:: PASSAGE SHOWN ::
SPUTNIK MOMENT: China is rapidly outdistancing the U.S. in clean energy technology development, a new "Sputnik moment," according to U.S. Secretary of Energy Steven Chu. Image: Courtesy of U.S. Department of Energy
In the 1970s, refrigerators were growing in size—and energy consumption. In one of the more successful government-supported programs for energy-efficient technology, research and development of better compressors now have provided refrigerators that are larger still—but use roughly the same amount of energy as the smaller iceboxes of the past.
Similar examples of the federal government at work range from the creation of an industry for producing natural gas from coal seams to the ongoing Advanced Research Projects Agency–Energy (ARPA-E), a small-scale funding agency with outsized ambitions. As the U.S. faces what Secretary of Energy Steven Chu calls a "Sputnik moment" on energy—falling behind China and others in the race to develop clean energy technologies worth trillions of dollars—the question is: can the U.S. compete? And how?
"America still has the opportunity to lead in a world that will need a new industrial revolution to give us the energy we want inexpensively but also carbon-free. It's a way to secure our future prosperity," Chu said at a press event at the National Press Club in Washington, D.C. on November 29. But "I think time is running out."
Creating a coordinated review
A new report from the President's Council of Advisors on Science and Technology released on November 29 looks at how best to accelerate the pace of change in energy technologies. The report's primary recommendation calls for setting up a quadrennial energy review—analogous to the quadrennial defense review from the Department of Defense that coordinates national security policy. Such a review would holistically coordinate the multiplicity of ways various elements of the government address energy: legislation, executive actions, research and development funding, demonstration projects, subsidies, incentives, standards, regulations, purchasing agreements, even tax policy.
"We've had technology du jour events quite regularly. We've had tax incentives that are stops and starts," says physicist Ernest Moniz of the Massachusetts Institute of Technology, co-chair of the report, which recommends the DOE start the energy review process with an interim report by June 2011. "We just have to get something that is more stable."
:::
:: INFORMATION SUPPLIED ::
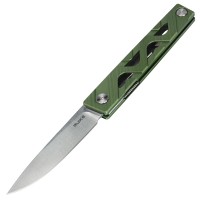 Нож Ruike P878-AG, зеленый Нож Ruike P878-AG, зеленый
:::
TO-DO ITEM: Copy the article on U.S. clean energy policy again, starting at "Similar examples of" and ending at "compete? And how?", and swap "funding agency" for "grant-making agency".

RESULT:
Similar examples of the federal government at work range from the creation of an industry for producing natural gas from coal seams to the ongoing Advanced Research Projects Agency–Energy (ARPA-E), a small-scale grant-making agency with outsized ambitions. As the U.S. faces what Secretary of Energy Steven Chu calls a "Sputnik moment" on energy—falling behind China and others in the race to develop clean energy technologies worth trillions of dollars—the question is: can the U.S. compete? And how?